The Dark Ages
This time I swear it's not my fault. The failure to blog. My laptop hard-drive has gone kaput and it's being replaced. Much has happened since I last blogged. Firstly, I'm back in London and settled into a new flat. It feels good to have a home again after being a couch-surfing nomad for a few months. Ah, the life of a struggling artiste! In news that's more exciting than my living situation, a couple of weeks ago I appeared on BBC Breakfast and BBC News 24 worldwide. It has always been my hope that by sharing my story I can help remove some of the stigma around mental illness and encourage others to seek help and speak out when they need help. As a result, I was asked by BBC to appear on their show after a study from The Royal College of GPs revealed that GPs are struggling to diagnose and treat young people who are showing signs of depression. As someone who has been dealing with the NHS in regards to this since the age of 14 I had my own perspective to share.

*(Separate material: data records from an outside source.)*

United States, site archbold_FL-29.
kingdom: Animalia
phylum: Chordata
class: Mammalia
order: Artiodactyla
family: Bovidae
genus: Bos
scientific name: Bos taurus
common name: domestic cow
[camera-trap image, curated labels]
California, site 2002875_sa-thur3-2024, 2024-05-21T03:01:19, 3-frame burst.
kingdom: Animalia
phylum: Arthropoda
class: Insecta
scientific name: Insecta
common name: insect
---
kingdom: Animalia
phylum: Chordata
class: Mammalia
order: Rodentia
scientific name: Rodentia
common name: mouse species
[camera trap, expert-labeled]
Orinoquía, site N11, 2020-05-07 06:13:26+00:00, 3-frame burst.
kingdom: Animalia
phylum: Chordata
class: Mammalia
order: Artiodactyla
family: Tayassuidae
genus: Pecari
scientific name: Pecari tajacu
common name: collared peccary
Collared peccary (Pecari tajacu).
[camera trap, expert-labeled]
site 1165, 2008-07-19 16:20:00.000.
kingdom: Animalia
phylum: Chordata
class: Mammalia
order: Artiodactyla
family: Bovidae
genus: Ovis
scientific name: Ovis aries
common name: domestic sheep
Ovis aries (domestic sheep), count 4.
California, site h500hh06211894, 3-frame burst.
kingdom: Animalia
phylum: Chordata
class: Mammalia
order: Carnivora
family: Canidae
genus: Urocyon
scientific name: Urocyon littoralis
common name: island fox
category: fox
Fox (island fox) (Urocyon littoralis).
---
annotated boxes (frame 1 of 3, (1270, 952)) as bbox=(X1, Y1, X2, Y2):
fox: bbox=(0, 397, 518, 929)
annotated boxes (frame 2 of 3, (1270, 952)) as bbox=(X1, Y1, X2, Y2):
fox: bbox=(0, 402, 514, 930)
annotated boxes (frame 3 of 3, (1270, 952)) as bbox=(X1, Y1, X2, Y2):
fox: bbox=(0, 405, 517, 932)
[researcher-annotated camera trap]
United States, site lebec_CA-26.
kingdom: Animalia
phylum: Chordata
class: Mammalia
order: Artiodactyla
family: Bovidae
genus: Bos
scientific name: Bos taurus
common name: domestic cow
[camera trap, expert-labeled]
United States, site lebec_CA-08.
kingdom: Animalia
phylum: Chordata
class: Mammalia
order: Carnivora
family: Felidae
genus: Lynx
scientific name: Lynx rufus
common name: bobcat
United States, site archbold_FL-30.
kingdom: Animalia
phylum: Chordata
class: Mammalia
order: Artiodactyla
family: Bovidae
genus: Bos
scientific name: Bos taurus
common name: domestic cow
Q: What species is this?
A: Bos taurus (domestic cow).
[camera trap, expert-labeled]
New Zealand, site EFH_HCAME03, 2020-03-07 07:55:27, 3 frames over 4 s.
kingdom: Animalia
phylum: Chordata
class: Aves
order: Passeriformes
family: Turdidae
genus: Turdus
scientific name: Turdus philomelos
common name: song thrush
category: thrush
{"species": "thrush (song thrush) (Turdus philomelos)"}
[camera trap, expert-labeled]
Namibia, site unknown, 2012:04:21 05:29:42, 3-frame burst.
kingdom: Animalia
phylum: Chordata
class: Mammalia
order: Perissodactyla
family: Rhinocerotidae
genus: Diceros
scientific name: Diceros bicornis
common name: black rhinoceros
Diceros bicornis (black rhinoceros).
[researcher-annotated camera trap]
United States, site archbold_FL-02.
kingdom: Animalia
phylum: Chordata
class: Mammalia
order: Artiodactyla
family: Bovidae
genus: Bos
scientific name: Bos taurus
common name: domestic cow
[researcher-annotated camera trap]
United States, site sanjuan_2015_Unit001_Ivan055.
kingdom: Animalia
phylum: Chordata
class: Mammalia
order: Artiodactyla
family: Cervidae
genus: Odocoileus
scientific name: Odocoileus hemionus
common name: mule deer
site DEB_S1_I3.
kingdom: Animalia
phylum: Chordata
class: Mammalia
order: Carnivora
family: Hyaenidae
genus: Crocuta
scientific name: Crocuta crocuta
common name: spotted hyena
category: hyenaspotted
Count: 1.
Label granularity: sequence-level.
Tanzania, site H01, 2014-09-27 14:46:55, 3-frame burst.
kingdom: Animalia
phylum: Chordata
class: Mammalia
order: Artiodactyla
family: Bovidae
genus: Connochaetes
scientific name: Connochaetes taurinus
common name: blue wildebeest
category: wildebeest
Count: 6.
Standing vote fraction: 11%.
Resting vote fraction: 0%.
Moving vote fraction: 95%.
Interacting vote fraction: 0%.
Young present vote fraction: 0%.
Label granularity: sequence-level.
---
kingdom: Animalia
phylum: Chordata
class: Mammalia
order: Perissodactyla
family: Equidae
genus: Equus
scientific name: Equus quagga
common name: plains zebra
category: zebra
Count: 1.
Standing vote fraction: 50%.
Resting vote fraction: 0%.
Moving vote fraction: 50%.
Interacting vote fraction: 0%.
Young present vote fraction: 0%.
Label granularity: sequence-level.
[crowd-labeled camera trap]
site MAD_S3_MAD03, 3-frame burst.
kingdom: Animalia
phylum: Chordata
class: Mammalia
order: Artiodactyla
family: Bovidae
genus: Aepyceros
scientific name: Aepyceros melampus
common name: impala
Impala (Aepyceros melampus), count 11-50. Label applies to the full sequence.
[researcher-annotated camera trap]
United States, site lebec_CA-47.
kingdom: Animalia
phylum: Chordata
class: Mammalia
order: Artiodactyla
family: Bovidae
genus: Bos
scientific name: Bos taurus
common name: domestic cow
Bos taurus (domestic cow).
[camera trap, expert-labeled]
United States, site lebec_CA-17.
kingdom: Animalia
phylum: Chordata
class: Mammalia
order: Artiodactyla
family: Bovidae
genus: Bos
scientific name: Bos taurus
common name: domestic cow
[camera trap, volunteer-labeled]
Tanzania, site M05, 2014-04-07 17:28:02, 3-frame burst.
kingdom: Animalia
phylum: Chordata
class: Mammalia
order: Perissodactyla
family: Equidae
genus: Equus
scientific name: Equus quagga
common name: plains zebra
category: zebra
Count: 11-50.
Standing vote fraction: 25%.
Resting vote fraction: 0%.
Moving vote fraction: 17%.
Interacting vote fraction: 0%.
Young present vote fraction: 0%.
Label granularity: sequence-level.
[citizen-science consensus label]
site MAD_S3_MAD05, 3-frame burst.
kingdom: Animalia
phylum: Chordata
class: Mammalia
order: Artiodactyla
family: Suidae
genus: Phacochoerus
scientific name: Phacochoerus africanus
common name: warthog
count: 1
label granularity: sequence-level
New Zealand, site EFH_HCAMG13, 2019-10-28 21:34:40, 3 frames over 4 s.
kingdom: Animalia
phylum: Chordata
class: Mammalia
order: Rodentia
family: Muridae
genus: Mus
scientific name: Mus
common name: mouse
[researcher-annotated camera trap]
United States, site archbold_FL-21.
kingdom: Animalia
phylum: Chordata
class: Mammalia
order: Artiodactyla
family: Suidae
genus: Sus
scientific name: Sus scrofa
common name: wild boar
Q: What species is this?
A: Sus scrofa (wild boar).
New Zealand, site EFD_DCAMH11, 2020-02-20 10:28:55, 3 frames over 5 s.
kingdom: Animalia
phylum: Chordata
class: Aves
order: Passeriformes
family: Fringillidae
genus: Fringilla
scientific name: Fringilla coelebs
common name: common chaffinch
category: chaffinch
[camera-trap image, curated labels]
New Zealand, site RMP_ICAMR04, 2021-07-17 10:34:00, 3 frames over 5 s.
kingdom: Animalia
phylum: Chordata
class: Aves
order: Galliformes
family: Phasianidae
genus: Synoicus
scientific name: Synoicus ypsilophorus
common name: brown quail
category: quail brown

I received a call late on a Tuesday night and was in Manchester by 2am, then up at 5:30am to get to the studio and film. It was my first time doing live television and I was shaking like a polaroid picture. Apparently, it didn't come across and fifteen minutes after my appearance I was asked by BBC News 24 to appear on my own for a longer segment for a worldwide piece. I was less nervous the second time around. The Bermuda press also covered the story, so click on the links to read the articles from the Bermuda Sun and The Royal Gazette.
I entitled this post The Dark Ages not only in reference to the lack of technology available to me at the moment, but also as a nod to the times I spoke about in this interview. From a very young age I felt something wasn't quite right with the way I felt. I went to my GP at the age of 14 and that's when I was first put on medication. Unfortunately, it took two suicide attempts and another 12 years to find the right diagnosis and regime of medication that would place me where I am now. Where I am now is not perfect, it never will be. I still struggle with daily life just as everyone else does, but I don't wake up every day wondering whether I'll make it through alive, wondering how everyone else gets through life when it's this difficult. If you're struggling there is help out there. Unfortunately, it sometimes requires persistence to get your doctor's attention and it can be hard to vocalise your issues, but there's no reason to suffer in silence. Screw the stigma. Your happiness and your life depends on it.